PDA

View Full Version : OpenGL and Maya



schmendrick
12-09-2004, 06:07 AM
Hi y'all. Thanks for looking!

My company plans to get into 3D. From skimpy mention in the docs, I get the impression that you can integrate Maya and OpenGL.

Is it true that the artist can render in 3D using Maya then Maya will spit out all the geometric primitives necessary for drawing the scene (this sounds like witchcraft to me, so perhaps I'm way out to lunch here.).

I'm hoping that one of you can give me bullets on the pros and cons of using Maya with OpenGL.

Thanks!

Rawk
12-09-2004, 10:28 AM
Hi,

Maya is an amazing modelling and animation program. It depends a lot on what you specifically want to do though.

More to your point, the most common way to export geometry from maya is by use of the old WaveFront OBJ file format. Maya ships with a plugin for this, and the format is well-documented on the web.

You might also look into non $2,000-per-license programs like Blender or Milkshape too.

-Rawk

Rob The Bloke
12-09-2004, 01:29 PM
maya exporter factfile (http://robthebloke.org/research/index.htm)

def
12-10-2004, 06:05 AM
I am not sure what you are asking.
If you are looking for a solution to generate C source code from 3d geometry take a look at Deep Exploration.
( http://www.righthemisphere.com/products/dexp/ )

You can import most 3d formats and convert into C source code.

jwatte
12-11-2004, 08:43 AM
Where to start?

Go buy some games. Start with Half-Life 2, just for the sake of argument. Run around the game, and look at the surroundings. (Far Cry makes another good example)

All the graphics you see there were built in Maya, or a tool like it (3dsmax, SoftImage, whatever). Then, the data was exported from the DCC (Digital Content Creation) app, typically into engine-specific file formats.

Then, the graphics engine of the game loads these files (possibly after pre-processing), and displays them on the screen based on wherever the player is. There's a bunch of specialized code for things like shading, occlusion, animation and lighting which goes into the run-time engine to make it look the way it does.

The trick is that graphics hardware has limitations. Different hardware has different limitations. Figuring out what, specific, limitations to put on your scene in Maya, such that your engine can run efficiently with the exported data, is a Fine Art and doesn't come cheap. Similarly, if you decide to support "everything" you can do in Maya, your engine will take a long time to write, and will not run very fast -- real-time 3D graphics is all about coming up with the right compromises.

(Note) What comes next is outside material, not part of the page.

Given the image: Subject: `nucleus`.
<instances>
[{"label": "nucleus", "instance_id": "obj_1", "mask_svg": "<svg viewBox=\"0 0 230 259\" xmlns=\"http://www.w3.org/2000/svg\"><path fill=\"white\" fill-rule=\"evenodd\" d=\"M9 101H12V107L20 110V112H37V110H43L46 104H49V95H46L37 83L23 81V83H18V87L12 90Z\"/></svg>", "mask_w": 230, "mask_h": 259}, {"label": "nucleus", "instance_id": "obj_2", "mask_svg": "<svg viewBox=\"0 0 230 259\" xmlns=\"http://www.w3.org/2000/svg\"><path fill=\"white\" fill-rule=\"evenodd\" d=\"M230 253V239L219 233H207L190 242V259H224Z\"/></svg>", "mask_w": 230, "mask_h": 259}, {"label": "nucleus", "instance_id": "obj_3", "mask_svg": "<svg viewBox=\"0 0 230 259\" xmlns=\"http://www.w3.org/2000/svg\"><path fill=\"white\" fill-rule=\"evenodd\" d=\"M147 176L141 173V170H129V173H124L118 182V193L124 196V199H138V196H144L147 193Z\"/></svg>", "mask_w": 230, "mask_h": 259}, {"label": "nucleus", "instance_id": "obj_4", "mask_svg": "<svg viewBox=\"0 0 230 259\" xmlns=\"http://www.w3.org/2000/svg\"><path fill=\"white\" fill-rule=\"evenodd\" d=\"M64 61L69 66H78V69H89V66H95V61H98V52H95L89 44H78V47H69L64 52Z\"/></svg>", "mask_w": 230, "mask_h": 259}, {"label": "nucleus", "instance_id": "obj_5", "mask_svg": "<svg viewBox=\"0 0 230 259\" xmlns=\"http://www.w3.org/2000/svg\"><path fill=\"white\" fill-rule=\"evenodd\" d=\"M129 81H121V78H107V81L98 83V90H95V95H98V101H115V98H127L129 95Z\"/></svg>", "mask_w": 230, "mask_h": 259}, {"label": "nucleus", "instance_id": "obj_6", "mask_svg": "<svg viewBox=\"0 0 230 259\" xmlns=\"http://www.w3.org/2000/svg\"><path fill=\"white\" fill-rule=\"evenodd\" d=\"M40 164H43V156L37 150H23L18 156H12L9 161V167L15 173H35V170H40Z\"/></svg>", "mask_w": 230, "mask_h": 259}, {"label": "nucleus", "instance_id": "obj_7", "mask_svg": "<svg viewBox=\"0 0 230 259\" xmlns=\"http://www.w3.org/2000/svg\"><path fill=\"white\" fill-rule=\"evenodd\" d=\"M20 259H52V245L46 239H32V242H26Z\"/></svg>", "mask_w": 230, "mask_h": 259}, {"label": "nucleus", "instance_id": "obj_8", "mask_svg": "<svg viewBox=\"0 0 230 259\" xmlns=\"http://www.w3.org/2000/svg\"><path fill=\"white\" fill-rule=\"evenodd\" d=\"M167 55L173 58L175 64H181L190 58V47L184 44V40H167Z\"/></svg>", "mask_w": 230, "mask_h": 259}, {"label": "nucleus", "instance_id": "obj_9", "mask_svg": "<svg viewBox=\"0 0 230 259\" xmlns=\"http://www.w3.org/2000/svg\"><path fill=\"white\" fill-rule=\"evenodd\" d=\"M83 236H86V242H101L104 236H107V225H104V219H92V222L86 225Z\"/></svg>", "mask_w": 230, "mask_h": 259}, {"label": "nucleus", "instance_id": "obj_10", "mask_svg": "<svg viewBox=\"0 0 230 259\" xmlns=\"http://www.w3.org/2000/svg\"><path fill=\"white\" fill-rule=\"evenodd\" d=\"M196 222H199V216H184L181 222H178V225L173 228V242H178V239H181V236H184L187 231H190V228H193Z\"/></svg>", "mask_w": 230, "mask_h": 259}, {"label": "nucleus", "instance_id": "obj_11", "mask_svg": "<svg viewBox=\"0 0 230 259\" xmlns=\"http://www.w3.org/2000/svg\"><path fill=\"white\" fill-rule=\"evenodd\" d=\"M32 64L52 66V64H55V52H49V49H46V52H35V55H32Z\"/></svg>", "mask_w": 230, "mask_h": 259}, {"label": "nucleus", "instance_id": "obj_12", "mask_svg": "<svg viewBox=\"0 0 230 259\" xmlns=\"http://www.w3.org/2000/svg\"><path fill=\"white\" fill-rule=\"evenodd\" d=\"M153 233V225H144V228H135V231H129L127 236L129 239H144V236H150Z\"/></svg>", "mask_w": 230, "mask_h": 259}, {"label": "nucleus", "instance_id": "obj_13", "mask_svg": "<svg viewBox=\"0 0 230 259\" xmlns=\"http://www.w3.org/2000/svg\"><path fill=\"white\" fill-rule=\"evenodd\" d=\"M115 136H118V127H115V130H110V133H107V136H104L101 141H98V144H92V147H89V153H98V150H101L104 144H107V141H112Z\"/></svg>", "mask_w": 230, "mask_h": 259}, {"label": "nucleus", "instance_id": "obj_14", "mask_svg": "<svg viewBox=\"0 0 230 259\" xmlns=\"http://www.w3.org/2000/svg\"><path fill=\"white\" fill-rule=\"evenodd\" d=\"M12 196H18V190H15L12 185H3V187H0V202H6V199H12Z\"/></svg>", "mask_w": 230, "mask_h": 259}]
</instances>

Now, you're saying "thinking about going into 3D" -- what does that mean? Will you use 3D graphics for visualizing some data you have? If so, buy an existing 3D engine -- the price ranges from very expensive (Unreal engine; Half-life 2 engine; Doom 3 engine; Far Cry engine etc) to very cheap (Torque, from www.garagegames.com). (http://www.garagegames.com).) You can also buy just a renderer, say something like Gamebryo from NDL. There are also free graphics libraries, such as Ogre3D, Nebula2, or OpenSG.

If it means "we want to sell a 3D package to compete with the people you already mentioned," then you're going to have to spend five years learning how all of this actually works together, and spend literally millions of dollars to become competetive. You can accelerate the learning curve by hiring very senior (== expensive) people very aggressively, and then listening to them, but you can't really reduce the cost. And, honestly, if you're starting from scratch, chances of success are low even if you are very well funded.